=== What the exercise asks ===
Turn the material below, from the line with "If forced to" to the line with "is nearest to the bush at [57,293]?" (both included), into a JSON list of strings, one string per line, leaving out blank lines.

::: Data records

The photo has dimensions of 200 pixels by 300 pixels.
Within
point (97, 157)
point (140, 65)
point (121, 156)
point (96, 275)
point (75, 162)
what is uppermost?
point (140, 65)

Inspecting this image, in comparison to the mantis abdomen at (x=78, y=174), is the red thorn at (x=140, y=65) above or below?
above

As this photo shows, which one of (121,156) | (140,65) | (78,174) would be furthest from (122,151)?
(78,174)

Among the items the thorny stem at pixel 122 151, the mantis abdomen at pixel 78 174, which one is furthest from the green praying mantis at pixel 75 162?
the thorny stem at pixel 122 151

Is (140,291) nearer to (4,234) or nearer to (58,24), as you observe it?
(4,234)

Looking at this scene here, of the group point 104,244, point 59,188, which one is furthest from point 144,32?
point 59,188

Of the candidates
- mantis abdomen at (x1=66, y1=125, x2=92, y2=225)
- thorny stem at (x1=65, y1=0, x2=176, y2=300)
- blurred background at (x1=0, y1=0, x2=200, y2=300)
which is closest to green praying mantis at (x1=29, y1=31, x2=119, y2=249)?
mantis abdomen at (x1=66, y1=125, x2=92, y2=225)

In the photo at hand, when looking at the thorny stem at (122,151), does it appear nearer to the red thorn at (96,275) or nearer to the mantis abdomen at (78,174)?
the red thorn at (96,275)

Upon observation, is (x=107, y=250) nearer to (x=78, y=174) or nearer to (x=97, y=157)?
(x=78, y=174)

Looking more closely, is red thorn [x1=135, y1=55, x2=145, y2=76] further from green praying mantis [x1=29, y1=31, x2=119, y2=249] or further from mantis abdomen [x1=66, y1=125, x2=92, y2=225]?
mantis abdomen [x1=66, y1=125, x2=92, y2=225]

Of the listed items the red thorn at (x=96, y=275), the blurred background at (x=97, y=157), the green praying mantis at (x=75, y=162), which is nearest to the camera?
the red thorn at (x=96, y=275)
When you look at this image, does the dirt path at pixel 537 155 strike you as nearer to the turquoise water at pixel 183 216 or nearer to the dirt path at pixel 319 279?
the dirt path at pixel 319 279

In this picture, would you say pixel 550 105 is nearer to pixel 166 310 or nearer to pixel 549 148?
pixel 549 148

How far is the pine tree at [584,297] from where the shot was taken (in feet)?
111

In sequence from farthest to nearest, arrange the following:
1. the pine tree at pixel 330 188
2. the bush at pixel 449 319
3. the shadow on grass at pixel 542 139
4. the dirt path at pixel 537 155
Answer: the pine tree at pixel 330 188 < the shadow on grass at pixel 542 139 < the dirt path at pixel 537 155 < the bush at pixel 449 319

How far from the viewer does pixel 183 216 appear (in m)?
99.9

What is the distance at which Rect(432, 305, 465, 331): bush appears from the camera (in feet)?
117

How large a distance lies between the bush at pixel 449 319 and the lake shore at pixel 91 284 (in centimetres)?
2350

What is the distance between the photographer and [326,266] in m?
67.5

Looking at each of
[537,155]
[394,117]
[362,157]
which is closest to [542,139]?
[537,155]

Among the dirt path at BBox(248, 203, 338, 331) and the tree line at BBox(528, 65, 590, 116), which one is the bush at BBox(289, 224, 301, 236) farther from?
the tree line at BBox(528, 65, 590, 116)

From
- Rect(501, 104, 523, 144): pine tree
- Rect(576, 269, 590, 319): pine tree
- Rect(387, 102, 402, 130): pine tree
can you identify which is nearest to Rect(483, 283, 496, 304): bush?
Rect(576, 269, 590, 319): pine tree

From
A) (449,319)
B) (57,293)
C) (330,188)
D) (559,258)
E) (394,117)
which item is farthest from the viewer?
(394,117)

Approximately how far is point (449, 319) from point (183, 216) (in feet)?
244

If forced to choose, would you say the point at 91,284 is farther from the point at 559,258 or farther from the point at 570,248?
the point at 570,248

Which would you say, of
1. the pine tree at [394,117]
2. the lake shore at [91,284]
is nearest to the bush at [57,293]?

::::::
::: Data records

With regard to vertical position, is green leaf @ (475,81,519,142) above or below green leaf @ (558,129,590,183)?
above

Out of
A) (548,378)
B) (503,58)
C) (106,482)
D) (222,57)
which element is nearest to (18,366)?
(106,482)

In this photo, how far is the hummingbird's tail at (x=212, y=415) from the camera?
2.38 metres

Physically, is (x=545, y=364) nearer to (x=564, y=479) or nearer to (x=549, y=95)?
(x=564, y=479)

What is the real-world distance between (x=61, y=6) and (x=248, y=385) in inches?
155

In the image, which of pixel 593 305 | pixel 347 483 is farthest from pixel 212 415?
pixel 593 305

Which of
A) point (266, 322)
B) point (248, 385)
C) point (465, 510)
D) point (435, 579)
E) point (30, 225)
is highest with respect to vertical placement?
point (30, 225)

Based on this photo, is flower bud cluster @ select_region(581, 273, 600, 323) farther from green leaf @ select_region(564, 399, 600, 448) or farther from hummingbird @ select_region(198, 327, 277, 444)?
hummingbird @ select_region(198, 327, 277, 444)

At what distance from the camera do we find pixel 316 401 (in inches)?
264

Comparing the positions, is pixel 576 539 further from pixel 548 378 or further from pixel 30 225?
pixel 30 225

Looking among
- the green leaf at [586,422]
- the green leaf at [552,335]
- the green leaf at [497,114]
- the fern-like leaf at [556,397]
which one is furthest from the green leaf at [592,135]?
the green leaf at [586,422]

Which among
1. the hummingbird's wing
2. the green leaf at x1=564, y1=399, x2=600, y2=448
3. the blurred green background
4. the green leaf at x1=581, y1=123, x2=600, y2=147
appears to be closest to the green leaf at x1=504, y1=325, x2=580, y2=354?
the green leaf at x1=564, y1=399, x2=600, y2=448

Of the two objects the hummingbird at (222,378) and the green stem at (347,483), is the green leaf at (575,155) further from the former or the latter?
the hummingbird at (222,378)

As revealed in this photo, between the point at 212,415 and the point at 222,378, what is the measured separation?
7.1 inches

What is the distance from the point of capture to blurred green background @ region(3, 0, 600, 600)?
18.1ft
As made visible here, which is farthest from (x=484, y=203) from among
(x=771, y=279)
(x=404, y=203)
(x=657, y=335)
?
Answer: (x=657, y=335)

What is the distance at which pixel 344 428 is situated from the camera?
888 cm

::::::
::: Data records

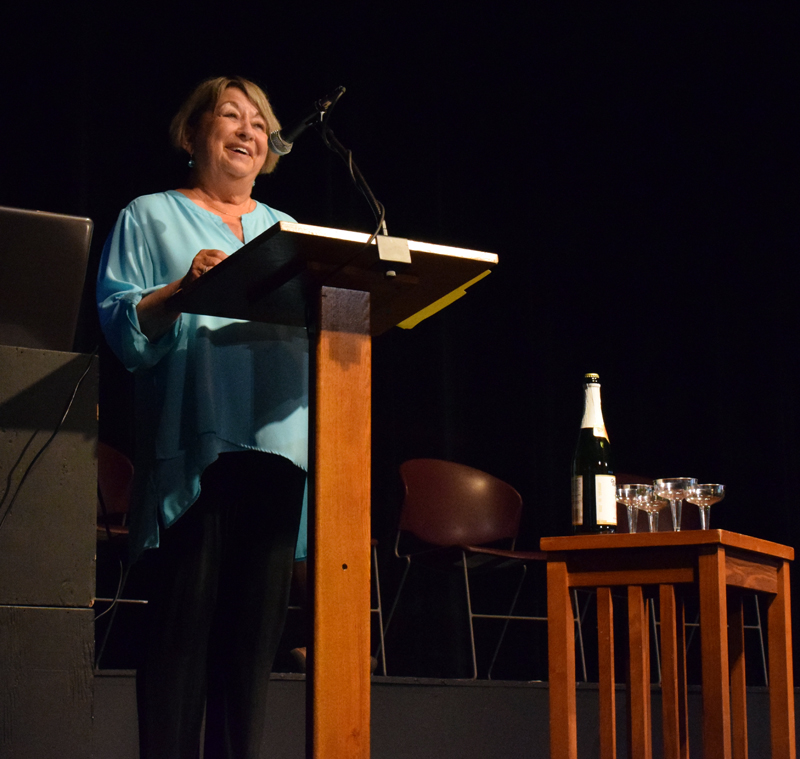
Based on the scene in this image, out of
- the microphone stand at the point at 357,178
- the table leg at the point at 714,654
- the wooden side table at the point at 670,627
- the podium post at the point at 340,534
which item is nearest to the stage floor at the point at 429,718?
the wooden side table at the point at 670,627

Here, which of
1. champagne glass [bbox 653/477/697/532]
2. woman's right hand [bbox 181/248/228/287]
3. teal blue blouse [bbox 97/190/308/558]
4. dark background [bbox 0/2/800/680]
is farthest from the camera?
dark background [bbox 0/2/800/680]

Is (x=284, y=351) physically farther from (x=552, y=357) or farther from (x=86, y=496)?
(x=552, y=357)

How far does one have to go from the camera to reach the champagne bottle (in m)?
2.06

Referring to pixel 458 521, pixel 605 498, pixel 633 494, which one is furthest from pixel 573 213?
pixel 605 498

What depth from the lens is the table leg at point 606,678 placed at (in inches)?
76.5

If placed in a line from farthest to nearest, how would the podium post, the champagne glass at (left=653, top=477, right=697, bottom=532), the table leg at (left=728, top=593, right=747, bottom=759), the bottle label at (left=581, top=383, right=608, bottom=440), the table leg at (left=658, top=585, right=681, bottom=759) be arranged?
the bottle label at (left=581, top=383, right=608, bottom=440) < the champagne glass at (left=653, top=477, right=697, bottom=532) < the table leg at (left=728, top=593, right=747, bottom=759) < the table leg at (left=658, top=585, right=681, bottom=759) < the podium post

::::::

=== Solution for this exercise ===
[
  "If forced to choose, would you say the point at 91,284 is farther from the point at 559,258 or farther from the point at 570,248?",
  "the point at 570,248",
  "Which would you say, of",
  "1. the pine tree at [394,117]",
  "2. the lake shore at [91,284]",
  "is nearest to the bush at [57,293]?"
]